Chaz Cooper: Saying one more question...
Nadir Khoja: Oh, one more question? Go ahead, sir. I think you raised your hand.
Audience Member 5: Yeah. So I have a common problem in that we have customers who decide, "Hey, I've got a PLC out there. It's getting all of these data points. I don't want to... I haven't brought them in before, but hey, let's bring it all in." And I can't convince them that, you know what? You don't need the actual set points because you're not changing them, and you don't need the things that are just minuscule changes. How do you convince a customer that you need to manage the data you're bringing in, in the first place because you're gonna overwhelm your SCADA system?
Nadir Khoja: Yes. Again, thank you for asking that. Very, very good question. We've seen that, too. Like I said, we've seen a customer that had 32,000 or 42,000 tags, and they're collecting all of them.
Audience Member 5: Yep.
Nadir Khoja: You have the procedure. You are setting those set points, following the procedure. So if you already have the procedure, then you don't need to... 'Cause what they're thinking is, when I want to solve a problem with my screen, I wanna know the set point. But what they don't understand is that set point was coming from your procedure itself. So if you have the process engineers and I... This could be a very different conversation, we can talk later, but customers need to realize that sometimes there's redundancy in their information that they were the ones who set that point, so why are you trying to bring it back in?

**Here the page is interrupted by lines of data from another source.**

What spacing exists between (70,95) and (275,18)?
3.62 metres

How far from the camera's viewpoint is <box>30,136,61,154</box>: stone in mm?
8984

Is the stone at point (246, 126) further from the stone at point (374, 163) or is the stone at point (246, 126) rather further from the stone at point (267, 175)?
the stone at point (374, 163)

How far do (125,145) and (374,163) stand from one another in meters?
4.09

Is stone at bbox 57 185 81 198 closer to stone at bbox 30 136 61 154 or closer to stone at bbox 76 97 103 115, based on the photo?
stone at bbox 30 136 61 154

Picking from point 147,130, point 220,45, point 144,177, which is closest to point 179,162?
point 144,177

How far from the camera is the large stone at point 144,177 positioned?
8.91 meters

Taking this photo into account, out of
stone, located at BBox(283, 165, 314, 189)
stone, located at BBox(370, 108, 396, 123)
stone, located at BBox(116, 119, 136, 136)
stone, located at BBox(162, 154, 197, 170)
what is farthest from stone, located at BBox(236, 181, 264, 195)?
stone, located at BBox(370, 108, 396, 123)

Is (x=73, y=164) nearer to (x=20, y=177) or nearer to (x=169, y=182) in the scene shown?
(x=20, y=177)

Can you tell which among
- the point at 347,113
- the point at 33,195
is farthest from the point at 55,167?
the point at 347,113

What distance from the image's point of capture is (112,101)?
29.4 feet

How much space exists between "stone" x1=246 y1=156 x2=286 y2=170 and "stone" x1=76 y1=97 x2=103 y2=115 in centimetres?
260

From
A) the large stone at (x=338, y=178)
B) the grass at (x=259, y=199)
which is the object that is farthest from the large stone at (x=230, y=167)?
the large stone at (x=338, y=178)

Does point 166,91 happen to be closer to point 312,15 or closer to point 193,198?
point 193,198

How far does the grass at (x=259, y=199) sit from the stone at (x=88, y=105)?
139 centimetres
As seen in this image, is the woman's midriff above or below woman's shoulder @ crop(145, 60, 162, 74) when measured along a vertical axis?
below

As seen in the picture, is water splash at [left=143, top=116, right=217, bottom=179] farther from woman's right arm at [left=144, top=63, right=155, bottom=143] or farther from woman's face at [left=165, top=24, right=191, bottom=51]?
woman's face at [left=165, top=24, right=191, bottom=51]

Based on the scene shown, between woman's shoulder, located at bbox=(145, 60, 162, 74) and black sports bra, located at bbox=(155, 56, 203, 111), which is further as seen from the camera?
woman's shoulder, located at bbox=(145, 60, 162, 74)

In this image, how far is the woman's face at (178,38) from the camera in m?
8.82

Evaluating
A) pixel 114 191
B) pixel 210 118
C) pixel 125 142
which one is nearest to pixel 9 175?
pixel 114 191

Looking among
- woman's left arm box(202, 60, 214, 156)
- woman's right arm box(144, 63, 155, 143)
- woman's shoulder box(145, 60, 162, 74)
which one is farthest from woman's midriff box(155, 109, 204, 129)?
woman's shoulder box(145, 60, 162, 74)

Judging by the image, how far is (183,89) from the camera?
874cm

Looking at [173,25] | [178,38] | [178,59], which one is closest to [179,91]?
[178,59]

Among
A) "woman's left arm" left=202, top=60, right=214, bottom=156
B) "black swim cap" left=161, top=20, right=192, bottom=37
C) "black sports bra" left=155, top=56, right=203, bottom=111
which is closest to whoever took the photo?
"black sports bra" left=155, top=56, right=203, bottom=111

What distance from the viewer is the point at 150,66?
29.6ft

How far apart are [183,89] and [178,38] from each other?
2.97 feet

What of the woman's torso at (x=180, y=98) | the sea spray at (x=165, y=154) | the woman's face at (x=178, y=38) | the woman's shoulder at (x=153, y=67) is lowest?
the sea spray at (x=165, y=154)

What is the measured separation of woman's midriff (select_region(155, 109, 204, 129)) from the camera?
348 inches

Nadir Khoja: So if they understand the concept of redundancy and they almost take 55 minutes to run their report because now they just overwhelmed their system by collecting everything they have, it's not gonna work. So if you tie it back into process, that will help them understand because sometimes, yeah, they don't understand. Like you would see, you would... And this is... We're all humans, right? In general, if you have an outside contractor come in, who's gonna be in that room? You have the top managers who are in that room. So again, they would say, yeah, I wanna see a set point, but the guy who actually wrote the procedure and who is deciding that for this recipe, this is the set point, is not even in that room. So they need to understand that the process that they defined is going to help them make a better and cleaner system. I hope that answers your question.
Audience Member 5: Yeah.
Nadir Khoja: Alright, I think we're good to go? Perfect. Thank you so much, guys. Thank you so much for your time.